Quick test shows your risk of health conditions from Alzheimer's to heart disease

Scientists have discovered a test can show the likelihood of organ failure and other diseases and hope it will lead the way of preventing the conditions

featured-image

A simple blood test could reveal the biological age of a person's organs leading the way in treating them before they fall ill. Researchers say the discovery could predict the progression of diseases such as Alzheimer's as well as heart conditions. Scientists carrying out the US study discovered that individuals with organs ageing faster than their other body parts were more likely to develop conditions in those specific organs within 15 years.

The Stanford University, California team applied machine learning to evaluate protein levels in human blood samples. They focused on 11 key organs, organ systems or tissues, including the brain, heart, lung, kidney, liver, pancreas and intestine. They also looked at the immune system, muscle, fat and vasculature.



To train their algorithm, the investigators looked at nearly 5,000 proteins found in the blood of 1,398 healthy subjects from the Knight Alzheimer's Disease Research Centre. The subjects ranged from 20 to 90 years old but were predominantly in the mid to late stages of life. They highlighted the proteins which had genes which were four times more highly activated in one organ compared with others.

They found 858 organ-specific proteins and trained the algorithm to estimate a person's age based on them. Professor Tony Wyss-Coray, a neurology expert and the DH Chen Professor II at Stanford University and the senior author of the study, said: "We can estimate the biological age of an organ in an apparently healthy person. That, in turn, predicts a person's risk for disease related to that organ.

" Overall, the team tested their algorithm on 5,676 patients across five cohorts. The results, published in Nature, showed almost 20% of patients showed "strongly accelerated age" in one organ, while 1.7% showed ageing in multiple organs.

Researchers said accelerated organ ageing "confers a 20-50% higher mortality risk". Those with accelerated heart ageing were 250% more likely to have heart failure, while accelerated brain and vascular ageing could predict Alzheimer's progression better than the best current blood-based biomarker.
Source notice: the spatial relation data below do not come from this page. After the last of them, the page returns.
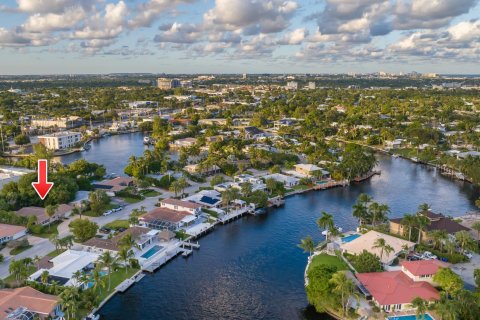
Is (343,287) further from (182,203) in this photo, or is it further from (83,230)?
(182,203)

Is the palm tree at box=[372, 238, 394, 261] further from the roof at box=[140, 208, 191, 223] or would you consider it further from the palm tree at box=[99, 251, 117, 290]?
the palm tree at box=[99, 251, 117, 290]

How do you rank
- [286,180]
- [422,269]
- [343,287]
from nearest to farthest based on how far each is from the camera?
[343,287] → [422,269] → [286,180]

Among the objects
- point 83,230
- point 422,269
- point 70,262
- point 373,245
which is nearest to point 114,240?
point 83,230

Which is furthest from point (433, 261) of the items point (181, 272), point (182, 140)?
point (182, 140)

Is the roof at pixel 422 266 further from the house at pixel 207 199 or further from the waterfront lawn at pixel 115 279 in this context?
the house at pixel 207 199

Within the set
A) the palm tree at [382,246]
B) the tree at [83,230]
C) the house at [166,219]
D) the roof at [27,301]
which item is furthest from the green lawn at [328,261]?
the tree at [83,230]

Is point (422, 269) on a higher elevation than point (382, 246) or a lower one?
lower
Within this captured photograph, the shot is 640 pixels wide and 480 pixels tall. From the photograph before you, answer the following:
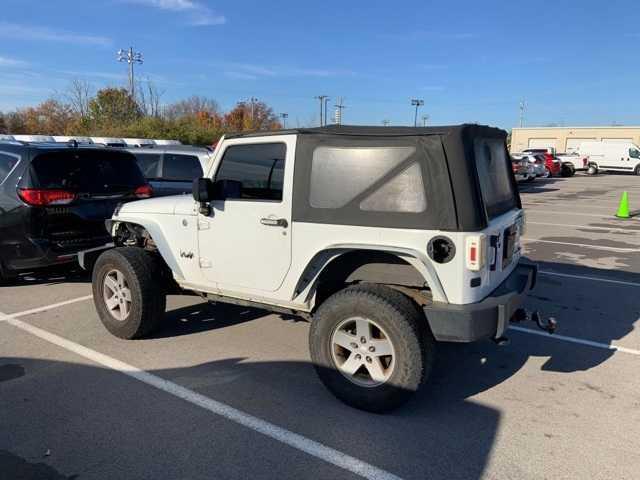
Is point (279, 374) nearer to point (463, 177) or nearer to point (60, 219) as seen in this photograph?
point (463, 177)

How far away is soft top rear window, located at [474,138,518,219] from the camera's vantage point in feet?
12.5

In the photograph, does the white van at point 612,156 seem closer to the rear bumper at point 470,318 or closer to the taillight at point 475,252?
the rear bumper at point 470,318

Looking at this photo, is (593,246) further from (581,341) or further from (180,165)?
(180,165)

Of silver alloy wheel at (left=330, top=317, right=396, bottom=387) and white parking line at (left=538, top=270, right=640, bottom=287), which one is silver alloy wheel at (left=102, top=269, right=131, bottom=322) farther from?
white parking line at (left=538, top=270, right=640, bottom=287)

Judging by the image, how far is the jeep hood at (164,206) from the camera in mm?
4652

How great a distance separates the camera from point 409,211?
137 inches

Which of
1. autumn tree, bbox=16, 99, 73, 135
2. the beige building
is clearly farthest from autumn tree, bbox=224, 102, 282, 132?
the beige building

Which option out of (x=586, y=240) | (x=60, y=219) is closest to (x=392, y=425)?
(x=60, y=219)

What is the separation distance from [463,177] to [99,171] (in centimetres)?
515

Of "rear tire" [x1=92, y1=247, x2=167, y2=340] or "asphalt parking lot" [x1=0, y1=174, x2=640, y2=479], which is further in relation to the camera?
"rear tire" [x1=92, y1=247, x2=167, y2=340]

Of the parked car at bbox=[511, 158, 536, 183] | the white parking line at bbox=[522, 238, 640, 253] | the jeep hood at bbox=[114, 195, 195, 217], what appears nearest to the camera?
the jeep hood at bbox=[114, 195, 195, 217]

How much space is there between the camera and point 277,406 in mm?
3725

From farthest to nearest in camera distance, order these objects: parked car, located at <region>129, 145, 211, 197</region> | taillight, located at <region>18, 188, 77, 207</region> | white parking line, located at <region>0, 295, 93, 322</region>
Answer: parked car, located at <region>129, 145, 211, 197</region> < taillight, located at <region>18, 188, 77, 207</region> < white parking line, located at <region>0, 295, 93, 322</region>

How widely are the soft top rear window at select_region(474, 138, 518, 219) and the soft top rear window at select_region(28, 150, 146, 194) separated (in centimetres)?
487
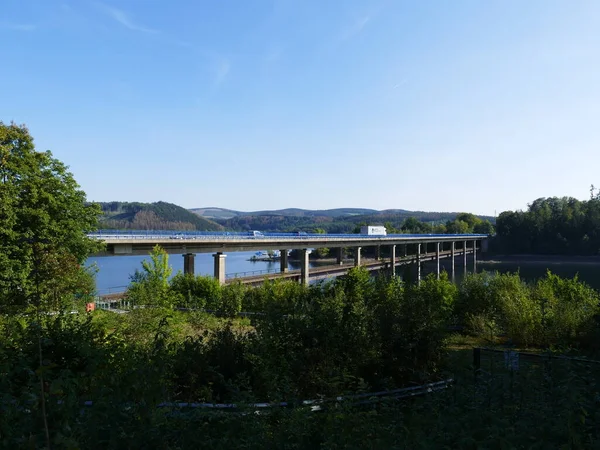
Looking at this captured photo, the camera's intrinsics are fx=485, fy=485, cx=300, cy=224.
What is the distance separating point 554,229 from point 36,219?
4912 inches

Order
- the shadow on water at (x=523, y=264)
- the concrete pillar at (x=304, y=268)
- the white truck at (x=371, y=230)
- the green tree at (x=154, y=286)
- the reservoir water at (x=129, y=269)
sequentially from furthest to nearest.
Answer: the shadow on water at (x=523, y=264) → the white truck at (x=371, y=230) → the reservoir water at (x=129, y=269) → the concrete pillar at (x=304, y=268) → the green tree at (x=154, y=286)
Professor Wyss-Coray added: "If we can reproduce this finding in 50,000 or 100,000 individuals it will mean that by monitoring the health of individual organs in apparently healthy people, we might be able to find organs that are undergoing accelerated ageing in people's bodies, and we might be able to treat people before they get sick.

" Dr Leah Mursaleen, head of research at Alzheimer's Research UK, said of the study: "The diseases that cause dementia – like Alzheimer's – can begin in the brain decades before symptoms appear. New treatments on the horizon have only been shown to work in the early stages of Alzheimer's, which is why we need to find simple methods to accurately identify those most at risk of developing the disease. "This study suggests that looking at what's in our blood can provide a vital 'window' to look at what's happening deeper inside our body – including at the level of individual organs like the brain.

It shows that markers in the blood can measure brain and blood vessel ageing and could potentially be used to predict Alzheimer's and its progression. "While this science is at an early stage, it has the potential to add to our growing toolkit of blood-based detection methods, many of which are edging closer to routine use. It's likely that we'll see the first blood tests for Alzheimer's disease arrive on the NHS within the next five years.

"The development of even more accurate and less invasive methods to detect signs of age-related disease, including the earliest signs and progression of Alzheimer's, will take us closer to curing them. "Further work in this area is needed to develop and validate tools such as these, to help us get one step ahead of dementia.".